• **What the task requires**
Extend the article on yoga breathing techniques below, starting right after its last sentence.

• **Source text**
■ ■ ■ ■ ■
Stay With Your Breath

Stay With Your Breath

Yoga techniques that will transform the way you think about breathing

March 31, 2021 | Published by O2

If you’re reading this, pause whatever you’re doing for a moment and close your eyes. Take a deep inhalation through your nose and let it back out slowly through your mouth. Now open your eyes and notice how it felt. Was your breathing shallow? Laboured? Was it difficult to take a deep breath? Is your heart beating fast or slow? You might not realize it, but what you just did is truly profound. From cognition to digestion, breathing affects every system in your body; the simple act of taking a deep breath can have an incredible impact on your body and mind. In a recent post, we explored just how important breathing is to your health, and offered some deep breathing techniques you can try right now. 

We know that simple exercises like these play an important role in controlling your sympathetic nervous system – the part of the body that affects your breathing, heart rate, and blood pressure. For thousands of years, humans have understood this importance. Many ancient practitioners used breathing techniques in their meditation practices. They realized that by controlling their breath they could affect their mental and physical health in many positive ways

Ancient Yogis understood this perhaps better than anyone else. 

Many people think that yoga is all about balance, flexibility, and strength, and while those are all important, they’re secondary to breathing in yoga (also known as breathwork). Before science even existed yogis knew that by controlling their breath they could balance their physical, mental, and even emotional well-being. But now that science has confirmed what our ancient counterparts already knew, we understand just how beneficial yoga can be. As it turns out, Yoga is much more than another form of exercise – and it’s all in the breath.

Pranayama practice: breathing in Yoga

Breathing is to yoga as water is to rain. Without breathwork, yoga would just be another form of exercise. In fact, Pranayama, or breath control, is one of the eight limbs of Yoga, and is just as important as posture or concentration. Pranayama can mean different things based on different interpretations, but one interpretation is: prana (life force) and ayama (expansion), or expanding the life force using the breath. 

It’s clear that ancient Yogis understood what science now knows: that by controlling your breath you can control many aspects of your body and mind. If you’ve ever let out a long sigh after a stressful day at work, or tried a guided meditation app you’ll know just how powerful your breath can be in relieving stress. 

Like anything, pranayama takes practice, but after a while you will find yourself turning to it in times of stress or when you just need to feel grounded to your environment. Here are four breathing techniques you can try, which each help in different ways:

1) Alternate Nostril Breathing

Alternate nostril breathing, or nadi shodhana, takes a bit of practice and can feel awkward at first, but it’s been known to help calm the nervous system and reduce anxiety. It’s a great technique to try if you’re feeling anxious before bed, or when you’re feeling particularly stressed at work. To perform this technique:

  • Sit up straight in a cross-legged position
  • Take your right hand in front of your face and lower your three middle fingers, so your pinky and thumb are facing up (in a hang ten position)
■ ■ ■ ■ ■
• **Given data**

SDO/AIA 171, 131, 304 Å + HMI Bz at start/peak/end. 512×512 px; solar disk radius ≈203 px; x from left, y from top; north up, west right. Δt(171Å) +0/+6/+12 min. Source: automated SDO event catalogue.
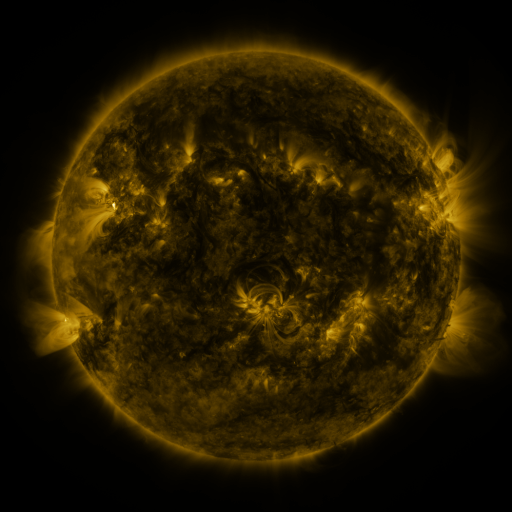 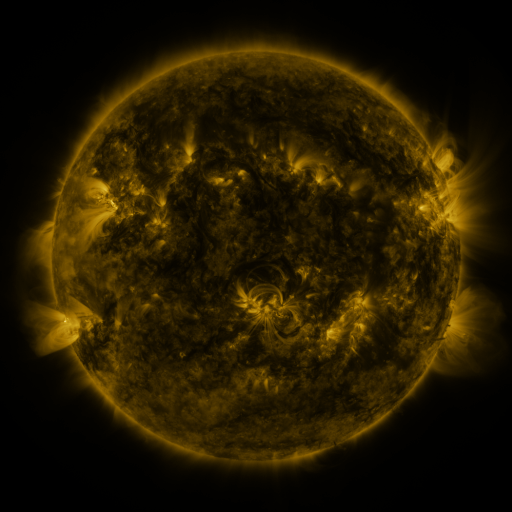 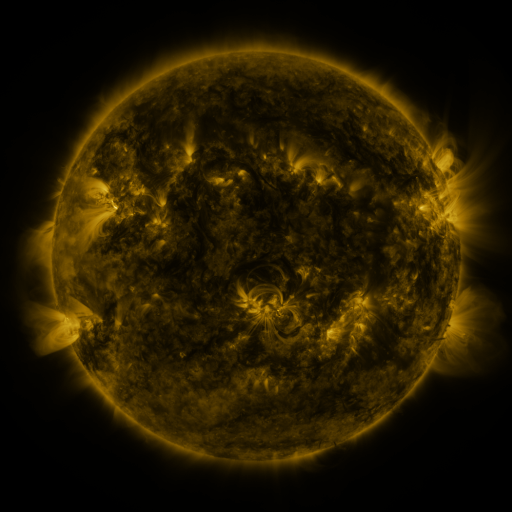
■ ■ ■ ■ ■
• **Answer below**
  • Take your thumb and seal your right nostril
  • Inhale through your left nostril and pause your breath
  • Remove your thumb from your right nostril and seal your left nostril with your pinky
  • Exhale through your right nostril
  • Inhale through your right nostril 
  • Remove your pinky from your left nostril and seal your right nostril with your thumb again
  • Exhale through your left nostril

And that’s it! You can do this as much as you need to feel grounded and calm. At first it might hurt your brain, and feel a bit like patting your head while trying to rub your belly, but over time you will get the hang of it.

2) Ocean Breath

Ocean Breath, or ujjayi, is a calming and energizing breathing technique that can be great for when you’re feeling angry, upset, or overwhelmed by your thoughts. To perform ujjayi breathing:

  • Focus on your breath without changing it at all. Do this for a few breath cycles
  • Begin to deepen the breath by taking a deep inhalation in through the nose 
  • With your mouth closed, exhale through your nose, making sure it’s equal in length to your inhalation
  • As you breathe in and out you should feel a slight restriction to your breath
  • Focus on controlling your breath with your diaphragm
  • You should make an audible sound, almost like snoring or the sound of ocean waves gently crashing to shore

The noise you make doesn’t need to be loud, but should at least be audible to you. As you breathe in and out, this sound becomes an anchor for your mind, allowing it to focus and calm. While focusing on your breath, your body and mind can begin to relax. As its name suggests, there is an ebb and flow to ocean breath, and it can be incredibly relaxing and meditative when done right.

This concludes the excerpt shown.